> Data section
::::::
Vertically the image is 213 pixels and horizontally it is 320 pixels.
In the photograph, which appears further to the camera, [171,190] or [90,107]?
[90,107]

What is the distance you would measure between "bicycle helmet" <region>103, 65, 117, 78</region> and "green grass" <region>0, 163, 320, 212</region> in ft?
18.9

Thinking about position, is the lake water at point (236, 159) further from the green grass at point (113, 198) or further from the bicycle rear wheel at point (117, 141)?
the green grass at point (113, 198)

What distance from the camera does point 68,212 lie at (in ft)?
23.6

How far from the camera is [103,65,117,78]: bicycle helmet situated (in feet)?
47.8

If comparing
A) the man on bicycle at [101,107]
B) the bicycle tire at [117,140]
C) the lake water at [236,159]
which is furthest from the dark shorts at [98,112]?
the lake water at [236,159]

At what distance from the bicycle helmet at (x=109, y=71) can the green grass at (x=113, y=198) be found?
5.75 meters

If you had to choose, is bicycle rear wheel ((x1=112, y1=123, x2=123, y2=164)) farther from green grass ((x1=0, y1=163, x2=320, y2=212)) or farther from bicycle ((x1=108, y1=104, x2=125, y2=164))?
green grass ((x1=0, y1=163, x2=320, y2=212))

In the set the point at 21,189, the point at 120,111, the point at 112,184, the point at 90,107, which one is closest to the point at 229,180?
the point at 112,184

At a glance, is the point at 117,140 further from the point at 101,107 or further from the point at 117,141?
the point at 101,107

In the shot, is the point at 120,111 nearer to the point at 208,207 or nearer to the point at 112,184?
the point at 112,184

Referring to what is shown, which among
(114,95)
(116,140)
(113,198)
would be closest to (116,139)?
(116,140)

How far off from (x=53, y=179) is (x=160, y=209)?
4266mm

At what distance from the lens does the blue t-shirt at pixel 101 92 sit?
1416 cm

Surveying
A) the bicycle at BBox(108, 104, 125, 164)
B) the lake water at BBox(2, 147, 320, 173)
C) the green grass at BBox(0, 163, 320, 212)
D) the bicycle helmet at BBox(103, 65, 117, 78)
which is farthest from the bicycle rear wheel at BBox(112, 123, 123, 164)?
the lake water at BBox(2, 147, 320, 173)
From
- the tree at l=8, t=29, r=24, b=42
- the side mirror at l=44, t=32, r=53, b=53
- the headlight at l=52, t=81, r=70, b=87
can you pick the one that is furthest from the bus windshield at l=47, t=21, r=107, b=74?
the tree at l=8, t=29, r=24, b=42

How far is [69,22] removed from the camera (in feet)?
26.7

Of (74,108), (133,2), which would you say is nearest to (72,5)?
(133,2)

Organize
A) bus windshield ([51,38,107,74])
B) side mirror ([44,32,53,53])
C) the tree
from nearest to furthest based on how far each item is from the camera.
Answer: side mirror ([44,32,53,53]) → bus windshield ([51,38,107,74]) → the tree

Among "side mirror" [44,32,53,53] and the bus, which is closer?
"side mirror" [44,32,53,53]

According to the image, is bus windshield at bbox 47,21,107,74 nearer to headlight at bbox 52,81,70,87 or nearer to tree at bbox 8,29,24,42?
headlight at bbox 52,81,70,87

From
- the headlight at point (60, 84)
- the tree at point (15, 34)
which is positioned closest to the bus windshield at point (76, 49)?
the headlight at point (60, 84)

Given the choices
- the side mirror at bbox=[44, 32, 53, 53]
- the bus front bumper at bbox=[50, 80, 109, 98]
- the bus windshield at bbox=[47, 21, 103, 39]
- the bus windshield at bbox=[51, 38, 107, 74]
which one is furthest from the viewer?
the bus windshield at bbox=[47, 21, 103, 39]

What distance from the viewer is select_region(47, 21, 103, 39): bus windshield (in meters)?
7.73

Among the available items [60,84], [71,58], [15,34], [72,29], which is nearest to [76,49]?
::::::
> Brief
Copy out every one of the rows above, word for word and line for line, without changing anything.

> Answer in full
Vertically the image is 213 pixels and horizontally it is 320 pixels.
In the photograph, which appears further to the camera, [171,190] or [90,107]?
[90,107]

What is the distance you would measure between "bicycle helmet" <region>103, 65, 117, 78</region> and "green grass" <region>0, 163, 320, 212</region> in ft?
18.9

Thinking about position, is the lake water at point (236, 159) further from the green grass at point (113, 198) or further from the bicycle rear wheel at point (117, 141)?
the green grass at point (113, 198)

What distance from the camera does point 68,212 lie at (in ft)?
23.6

How far from the camera is [103,65,117,78]: bicycle helmet situated (in feet)?
47.8

If comparing
A) the man on bicycle at [101,107]
B) the bicycle tire at [117,140]
C) the lake water at [236,159]
which is furthest from the dark shorts at [98,112]?
the lake water at [236,159]

At what distance from the bicycle helmet at (x=109, y=71) can the green grass at (x=113, y=198) be found?
5.75 meters

If you had to choose, is bicycle rear wheel ((x1=112, y1=123, x2=123, y2=164)) farther from green grass ((x1=0, y1=163, x2=320, y2=212)) or farther from bicycle ((x1=108, y1=104, x2=125, y2=164))?
green grass ((x1=0, y1=163, x2=320, y2=212))

In the set the point at 21,189, the point at 120,111, the point at 112,184, the point at 90,107, which one is closest to the point at 229,180?
the point at 112,184

At a glance, is the point at 117,140 further from the point at 101,107 or further from the point at 117,141?
the point at 101,107

In the shot, is the point at 120,111 nearer to the point at 208,207 or nearer to the point at 112,184?
the point at 112,184

Referring to what is shown, which among
(114,95)
(116,140)
(113,198)
would be closest to (116,139)?
(116,140)

How far off from (x=53, y=179) is (x=160, y=209)?
4266mm

At what distance from the lens does the blue t-shirt at pixel 101 92 sit?
1416 cm

Surveying
A) the bicycle at BBox(108, 104, 125, 164)
B) the lake water at BBox(2, 147, 320, 173)
C) the green grass at BBox(0, 163, 320, 212)
D) the bicycle helmet at BBox(103, 65, 117, 78)
which is farthest from the bicycle rear wheel at BBox(112, 123, 123, 164)?
the lake water at BBox(2, 147, 320, 173)
From
- the tree at l=8, t=29, r=24, b=42
- the side mirror at l=44, t=32, r=53, b=53
- the headlight at l=52, t=81, r=70, b=87
can you pick the one that is furthest from the bus windshield at l=47, t=21, r=107, b=74?
the tree at l=8, t=29, r=24, b=42

How far is [69,22] removed from the camera (in feet)?
26.7

Of (74,108), (133,2), which would you say is nearest to (72,5)?
(133,2)

Organize
A) bus windshield ([51,38,107,74])
B) side mirror ([44,32,53,53])
C) the tree
from nearest to furthest based on how far each item is from the camera.
Answer: side mirror ([44,32,53,53]) → bus windshield ([51,38,107,74]) → the tree

Among "side mirror" [44,32,53,53] and the bus, which is closer?
"side mirror" [44,32,53,53]

According to the image, is bus windshield at bbox 47,21,107,74 nearer to headlight at bbox 52,81,70,87 or nearer to tree at bbox 8,29,24,42?
headlight at bbox 52,81,70,87

From
- the headlight at point (60, 84)
- the tree at point (15, 34)
which is positioned closest to the bus windshield at point (76, 49)?
the headlight at point (60, 84)

Given the choices
- the side mirror at bbox=[44, 32, 53, 53]
- the bus front bumper at bbox=[50, 80, 109, 98]
- the bus windshield at bbox=[47, 21, 103, 39]
- the bus windshield at bbox=[51, 38, 107, 74]
which one is furthest from the viewer?
the bus windshield at bbox=[47, 21, 103, 39]

What distance from the viewer is select_region(47, 21, 103, 39): bus windshield (in meters)?
7.73

Among the available items [60,84], [71,58], [15,34], [72,29], which is nearest to [76,49]?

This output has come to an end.